While House Speaker Paul Ryan (R-WI) has made proposing replacement legislation a priority of 2016, other Republicans are lowering expectations.

“Until we are in a position to get a new president who will actually sign the repeal of ObamaCare, the president is going to veto it. So it’s really more of a hypothetical,” Senate Republican Whip John Cornyn (R-TX) said, according to The Hill, and the report suggested Majority Leader Mitch McConnell (R-KY) was also reluctant to bring any alternative legislation up for a vote.

Part of their concern is political, as Republican strategists point out Democrats will try to use what Republicans propose against them as the election heats up.
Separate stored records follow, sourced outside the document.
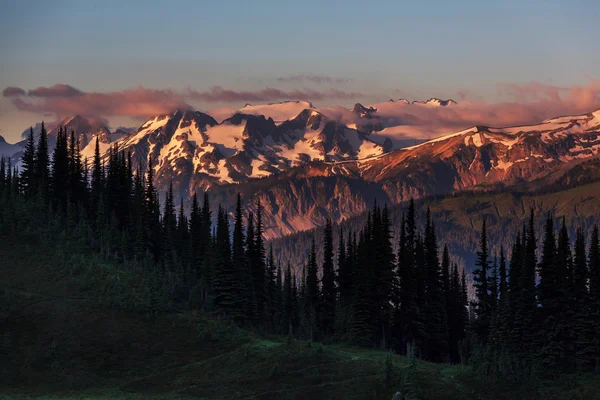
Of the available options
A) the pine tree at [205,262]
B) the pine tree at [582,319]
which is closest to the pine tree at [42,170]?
the pine tree at [205,262]

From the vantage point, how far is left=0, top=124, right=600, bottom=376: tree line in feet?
389

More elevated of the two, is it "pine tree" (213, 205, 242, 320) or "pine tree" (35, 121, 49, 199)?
"pine tree" (35, 121, 49, 199)

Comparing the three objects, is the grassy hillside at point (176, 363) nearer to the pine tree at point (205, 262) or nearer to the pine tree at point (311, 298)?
the pine tree at point (205, 262)

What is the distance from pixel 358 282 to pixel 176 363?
43.5 meters

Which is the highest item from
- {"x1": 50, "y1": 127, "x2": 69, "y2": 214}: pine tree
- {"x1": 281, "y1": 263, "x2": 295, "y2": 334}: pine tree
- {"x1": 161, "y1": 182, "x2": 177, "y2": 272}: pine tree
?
{"x1": 50, "y1": 127, "x2": 69, "y2": 214}: pine tree

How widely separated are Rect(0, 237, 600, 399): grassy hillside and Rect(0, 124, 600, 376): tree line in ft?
19.1

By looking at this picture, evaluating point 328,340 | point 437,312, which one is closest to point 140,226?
point 328,340

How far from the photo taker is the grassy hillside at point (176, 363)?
3605 inches

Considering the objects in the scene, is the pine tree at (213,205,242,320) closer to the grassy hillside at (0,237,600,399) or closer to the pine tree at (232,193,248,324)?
the pine tree at (232,193,248,324)

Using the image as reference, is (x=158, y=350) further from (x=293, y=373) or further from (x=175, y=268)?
(x=175, y=268)

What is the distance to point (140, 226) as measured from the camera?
15462 centimetres

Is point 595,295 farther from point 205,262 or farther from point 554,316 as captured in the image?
point 205,262

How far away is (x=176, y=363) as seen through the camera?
4033 inches

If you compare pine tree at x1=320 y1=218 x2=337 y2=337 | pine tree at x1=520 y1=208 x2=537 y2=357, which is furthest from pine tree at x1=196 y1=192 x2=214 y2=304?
pine tree at x1=520 y1=208 x2=537 y2=357
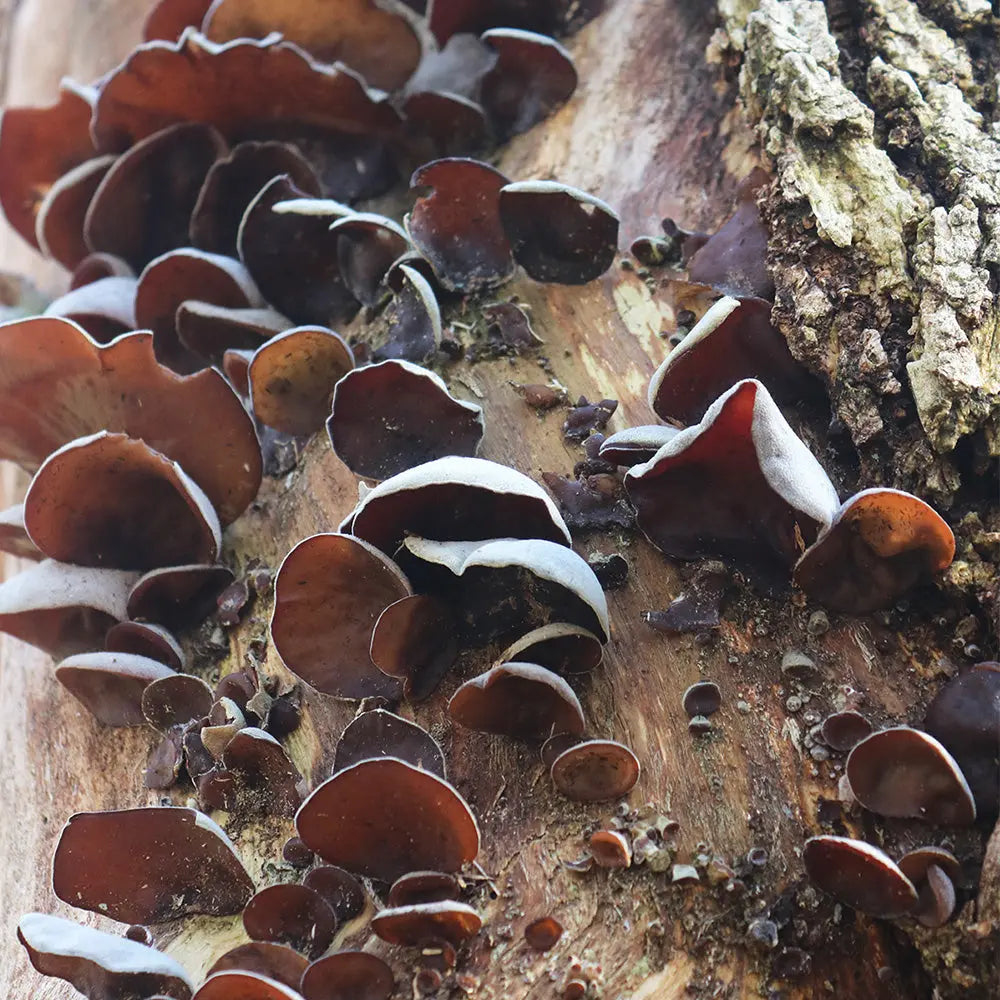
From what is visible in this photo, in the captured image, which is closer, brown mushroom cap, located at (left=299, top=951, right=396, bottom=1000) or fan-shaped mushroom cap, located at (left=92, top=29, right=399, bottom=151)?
brown mushroom cap, located at (left=299, top=951, right=396, bottom=1000)

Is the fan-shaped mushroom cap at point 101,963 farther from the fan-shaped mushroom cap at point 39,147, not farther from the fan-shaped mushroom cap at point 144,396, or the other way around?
the fan-shaped mushroom cap at point 39,147

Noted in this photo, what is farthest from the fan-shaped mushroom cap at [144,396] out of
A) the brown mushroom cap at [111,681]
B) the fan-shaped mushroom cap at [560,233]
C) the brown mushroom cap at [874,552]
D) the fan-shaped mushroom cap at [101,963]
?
the brown mushroom cap at [874,552]

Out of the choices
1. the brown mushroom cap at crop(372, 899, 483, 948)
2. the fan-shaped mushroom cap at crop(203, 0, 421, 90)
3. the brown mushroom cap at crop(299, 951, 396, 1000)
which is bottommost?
the brown mushroom cap at crop(299, 951, 396, 1000)

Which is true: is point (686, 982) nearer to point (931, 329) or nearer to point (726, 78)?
point (931, 329)

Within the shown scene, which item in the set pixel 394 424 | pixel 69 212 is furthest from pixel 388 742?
pixel 69 212

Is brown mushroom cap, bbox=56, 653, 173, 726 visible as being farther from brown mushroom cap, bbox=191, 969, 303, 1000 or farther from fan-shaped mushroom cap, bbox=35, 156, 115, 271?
fan-shaped mushroom cap, bbox=35, 156, 115, 271

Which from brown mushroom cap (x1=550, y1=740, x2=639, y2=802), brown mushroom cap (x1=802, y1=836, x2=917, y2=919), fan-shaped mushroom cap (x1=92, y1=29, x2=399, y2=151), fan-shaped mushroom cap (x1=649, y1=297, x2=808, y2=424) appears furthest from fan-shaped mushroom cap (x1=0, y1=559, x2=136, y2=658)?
brown mushroom cap (x1=802, y1=836, x2=917, y2=919)
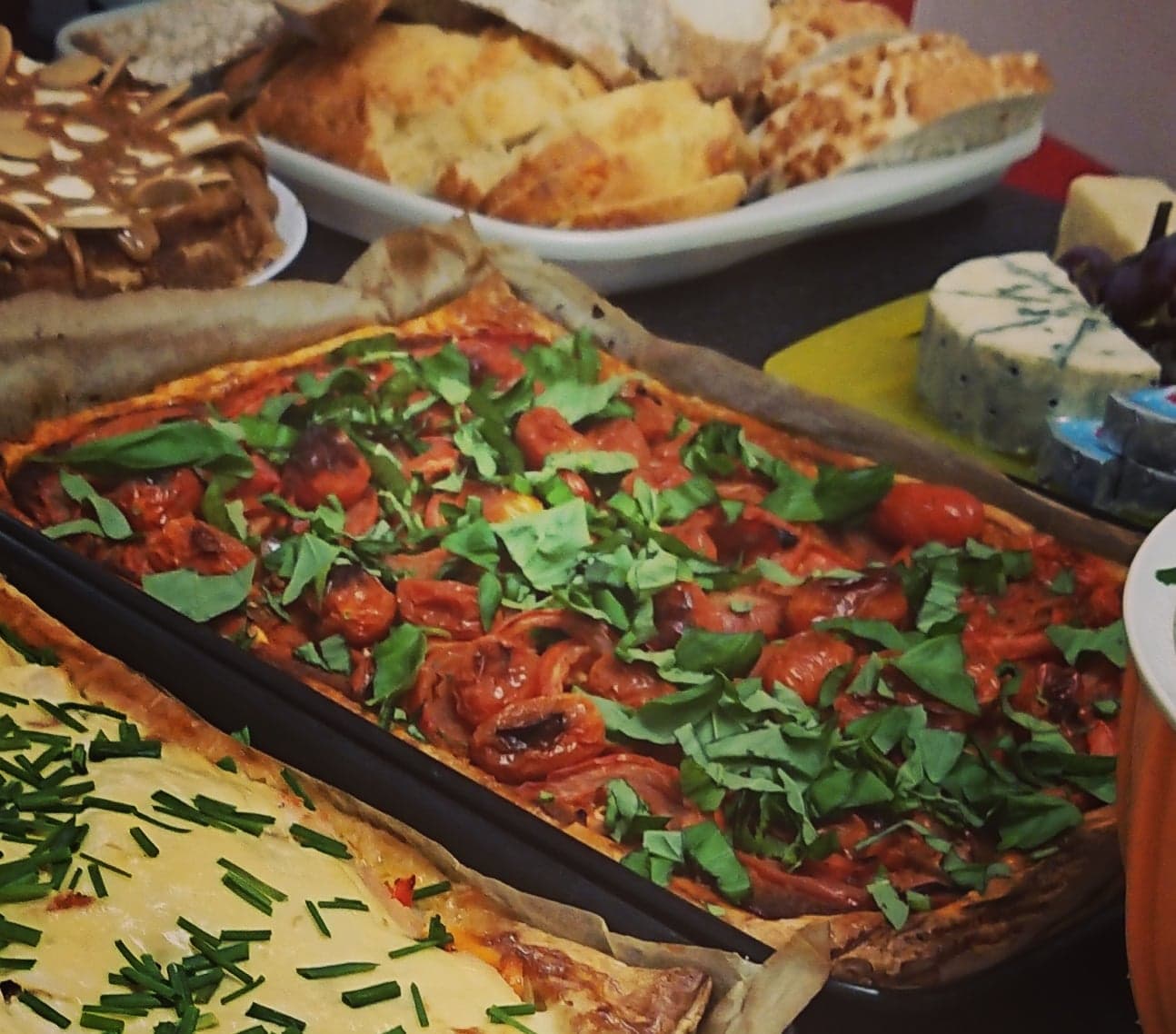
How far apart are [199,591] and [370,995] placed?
0.54 m

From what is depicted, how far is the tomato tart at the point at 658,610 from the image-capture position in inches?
39.0

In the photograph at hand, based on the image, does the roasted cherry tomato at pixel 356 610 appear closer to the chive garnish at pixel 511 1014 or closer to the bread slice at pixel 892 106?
the chive garnish at pixel 511 1014

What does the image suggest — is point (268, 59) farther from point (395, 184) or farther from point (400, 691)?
point (400, 691)

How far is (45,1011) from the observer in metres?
0.67

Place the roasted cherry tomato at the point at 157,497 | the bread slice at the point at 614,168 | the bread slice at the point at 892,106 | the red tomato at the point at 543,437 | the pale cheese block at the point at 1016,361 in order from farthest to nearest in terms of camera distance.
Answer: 1. the bread slice at the point at 892,106
2. the bread slice at the point at 614,168
3. the pale cheese block at the point at 1016,361
4. the red tomato at the point at 543,437
5. the roasted cherry tomato at the point at 157,497

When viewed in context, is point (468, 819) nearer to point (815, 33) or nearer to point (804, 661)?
point (804, 661)

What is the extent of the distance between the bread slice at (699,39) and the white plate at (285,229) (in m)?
0.57

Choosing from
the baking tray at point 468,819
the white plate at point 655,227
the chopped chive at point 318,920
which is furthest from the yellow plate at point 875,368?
the chopped chive at point 318,920

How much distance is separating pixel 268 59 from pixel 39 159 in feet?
1.70

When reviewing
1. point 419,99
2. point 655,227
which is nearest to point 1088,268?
point 655,227

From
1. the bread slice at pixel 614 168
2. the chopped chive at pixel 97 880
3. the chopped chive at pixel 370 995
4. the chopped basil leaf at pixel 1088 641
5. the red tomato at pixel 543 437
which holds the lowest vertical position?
the chopped basil leaf at pixel 1088 641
But it also reflects the GOP’s overall failure, after six years of promises, to coalesce around any of the alternative bills that have been proposed as lawmakers struggle to grapple with tough policy tradeoffs that come with reforming the health system.

In The Hill story, House Majority Whip Steve Scalise (R-LA) called his party’s lack of replacement plan a “mistake.”

“That’s why we’ve been so aggressive in talking about the fact that we’re going to lay out an alternative to ObamaCare. We’re not just for repealing it. We want to replacement reforms that lower costs and put patients in charge of their healthcare,” he said. “I’ve always said we ought to have a replacement to the president’s healthcare law.”